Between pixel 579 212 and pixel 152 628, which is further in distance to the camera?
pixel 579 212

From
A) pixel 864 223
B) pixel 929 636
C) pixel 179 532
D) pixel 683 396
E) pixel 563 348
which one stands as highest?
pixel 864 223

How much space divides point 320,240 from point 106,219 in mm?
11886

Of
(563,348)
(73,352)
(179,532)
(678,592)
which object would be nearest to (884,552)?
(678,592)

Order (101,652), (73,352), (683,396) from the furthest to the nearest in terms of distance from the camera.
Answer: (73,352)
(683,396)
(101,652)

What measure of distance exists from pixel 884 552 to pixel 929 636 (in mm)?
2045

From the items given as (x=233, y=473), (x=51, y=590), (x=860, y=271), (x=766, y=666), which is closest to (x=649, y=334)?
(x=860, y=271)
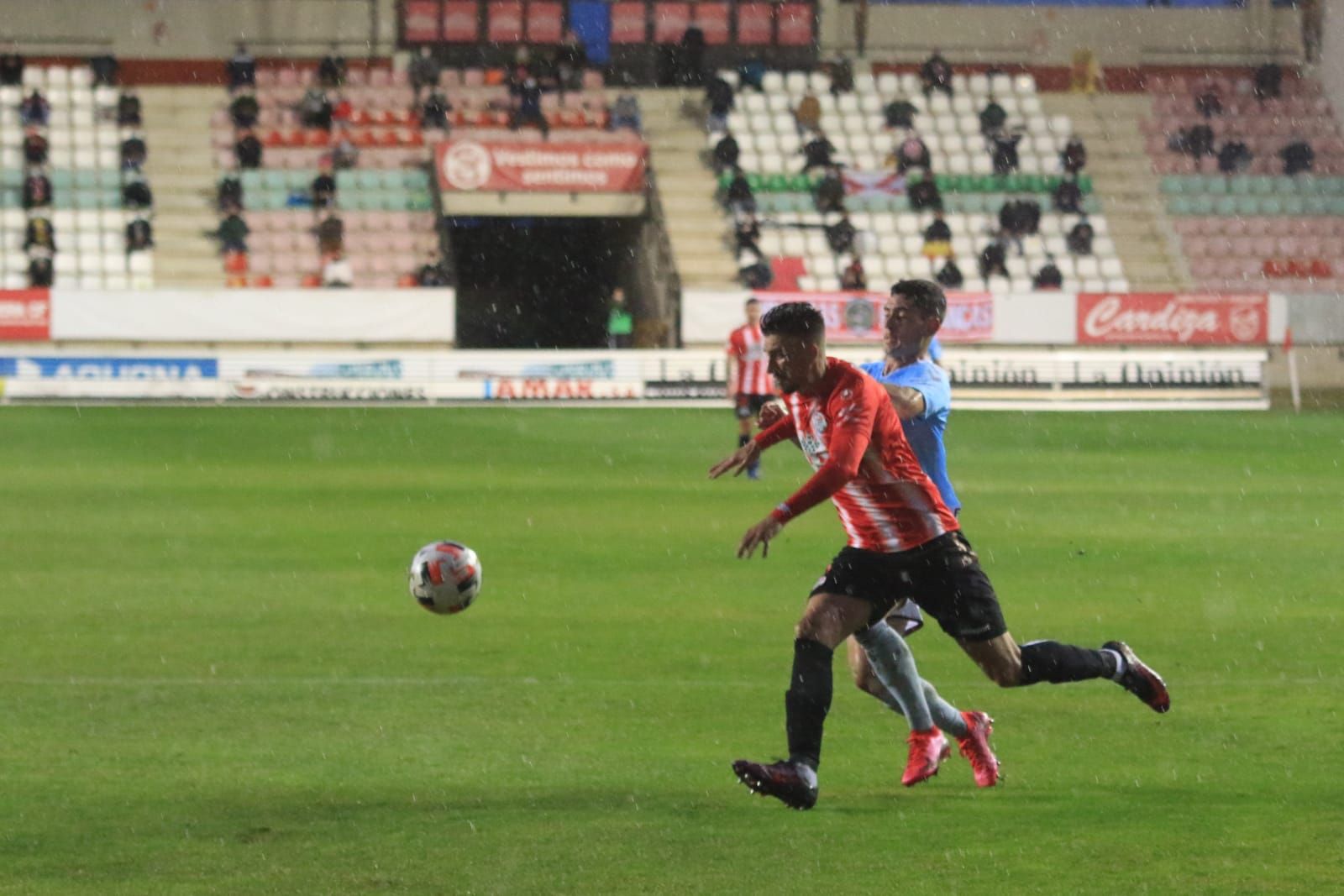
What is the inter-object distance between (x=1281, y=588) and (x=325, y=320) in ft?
85.3

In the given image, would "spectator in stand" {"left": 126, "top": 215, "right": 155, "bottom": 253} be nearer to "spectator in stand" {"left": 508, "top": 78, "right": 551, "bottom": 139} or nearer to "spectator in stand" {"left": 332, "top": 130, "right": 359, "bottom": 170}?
"spectator in stand" {"left": 332, "top": 130, "right": 359, "bottom": 170}

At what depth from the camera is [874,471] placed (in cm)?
657

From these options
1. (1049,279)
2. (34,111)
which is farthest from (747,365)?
(34,111)

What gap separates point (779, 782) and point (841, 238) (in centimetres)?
3537

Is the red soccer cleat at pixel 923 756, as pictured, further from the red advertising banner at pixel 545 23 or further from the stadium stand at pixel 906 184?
the red advertising banner at pixel 545 23

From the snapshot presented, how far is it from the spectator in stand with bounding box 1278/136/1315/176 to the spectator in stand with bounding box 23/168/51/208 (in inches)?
1082

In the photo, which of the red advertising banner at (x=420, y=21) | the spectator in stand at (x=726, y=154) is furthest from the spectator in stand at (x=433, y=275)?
the red advertising banner at (x=420, y=21)

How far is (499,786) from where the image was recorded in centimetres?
695

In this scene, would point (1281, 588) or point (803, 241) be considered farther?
point (803, 241)

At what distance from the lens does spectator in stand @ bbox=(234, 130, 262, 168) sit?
4122 cm

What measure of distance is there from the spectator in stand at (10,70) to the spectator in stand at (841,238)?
17.8m

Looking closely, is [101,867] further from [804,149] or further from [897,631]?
[804,149]

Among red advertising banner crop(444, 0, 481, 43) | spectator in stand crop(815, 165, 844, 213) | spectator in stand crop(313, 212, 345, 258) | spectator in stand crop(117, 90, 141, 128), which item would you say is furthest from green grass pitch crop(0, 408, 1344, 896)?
red advertising banner crop(444, 0, 481, 43)

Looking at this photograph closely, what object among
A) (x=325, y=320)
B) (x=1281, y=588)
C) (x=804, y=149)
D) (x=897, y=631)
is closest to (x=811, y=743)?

▶ [Exercise goal] Can you put every line of the rows above into a JSON list of strings, one string per line, skipping blank lines and leaving the pictures out?

▶ [Task solution]
[
  "Between pixel 579 212 and pixel 152 628, which is further in distance to the camera?",
  "pixel 579 212",
  "From",
  "A) pixel 864 223",
  "B) pixel 929 636",
  "C) pixel 179 532",
  "D) pixel 683 396",
  "E) pixel 563 348",
  "which one stands as highest?",
  "pixel 864 223",
  "How much space divides point 320,240 from point 106,219 in mm?",
  "11886",
  "Of",
  "(563,348)",
  "(73,352)",
  "(179,532)",
  "(678,592)",
  "which object would be nearest to (884,552)?",
  "(678,592)",
  "Order (101,652), (73,352), (683,396) from the furthest to the nearest in terms of distance from the camera.",
  "Answer: (73,352)",
  "(683,396)",
  "(101,652)",
  "What measure of distance exists from pixel 884 552 to pixel 929 636 (in mm)?",
  "2045",
  "From the items given as (x=233, y=473), (x=51, y=590), (x=860, y=271), (x=766, y=666), which is closest to (x=649, y=334)?",
  "(x=860, y=271)",
  "What is the inter-object distance between (x=1281, y=588) and (x=325, y=320) in ft?",
  "85.3",
  "In the given image, would \"spectator in stand\" {\"left\": 126, \"top\": 215, \"right\": 155, \"bottom\": 253} be nearer to \"spectator in stand\" {\"left\": 508, \"top\": 78, \"right\": 551, \"bottom\": 139} or nearer to \"spectator in stand\" {\"left\": 332, \"top\": 130, \"right\": 359, \"bottom\": 170}?",
  "\"spectator in stand\" {\"left\": 332, \"top\": 130, \"right\": 359, \"bottom\": 170}",
  "At what depth from the camera is [874,471] placed (in cm)?",
  "657",
  "From these options",
  "1. (1049,279)",
  "2. (34,111)",
  "which is farthest from (747,365)?",
  "(34,111)",
  "What gap separates point (779, 782) and point (841, 238) (in centimetres)?",
  "3537",
  "Is the red soccer cleat at pixel 923 756, as pictured, further from the red advertising banner at pixel 545 23 or further from the stadium stand at pixel 906 184?",
  "the red advertising banner at pixel 545 23",
  "From the snapshot presented, how far is it from the spectator in stand with bounding box 1278/136/1315/176 to the spectator in stand with bounding box 23/168/51/208 (in inches)?",
  "1082",
  "In the photo, which of the red advertising banner at (x=420, y=21) | the spectator in stand at (x=726, y=154) is furthest from the spectator in stand at (x=433, y=275)?",
  "the red advertising banner at (x=420, y=21)",
  "How far is (499,786) from where the image was recorded in centimetres?",
  "695",
  "In this scene, would point (1281, 588) or point (803, 241) be considered farther?",
  "point (803, 241)",
  "At what distance from the lens does spectator in stand @ bbox=(234, 130, 262, 168) sit?",
  "4122 cm",
  "What measure of distance is there from the spectator in stand at (10,70) to the spectator in stand at (841,238)?",
  "17.8m",
  "Looking closely, is [101,867] further from [804,149] or further from [897,631]?",
  "[804,149]",
  "Among red advertising banner crop(444, 0, 481, 43) | spectator in stand crop(815, 165, 844, 213) | spectator in stand crop(313, 212, 345, 258) | spectator in stand crop(117, 90, 141, 128), which item would you say is furthest from green grass pitch crop(0, 408, 1344, 896)?",
  "red advertising banner crop(444, 0, 481, 43)",
  "Looking at this photograph closely, what object among",
  "A) (x=325, y=320)",
  "B) (x=1281, y=588)",
  "C) (x=804, y=149)",
  "D) (x=897, y=631)",
  "is closest to (x=811, y=743)?"
]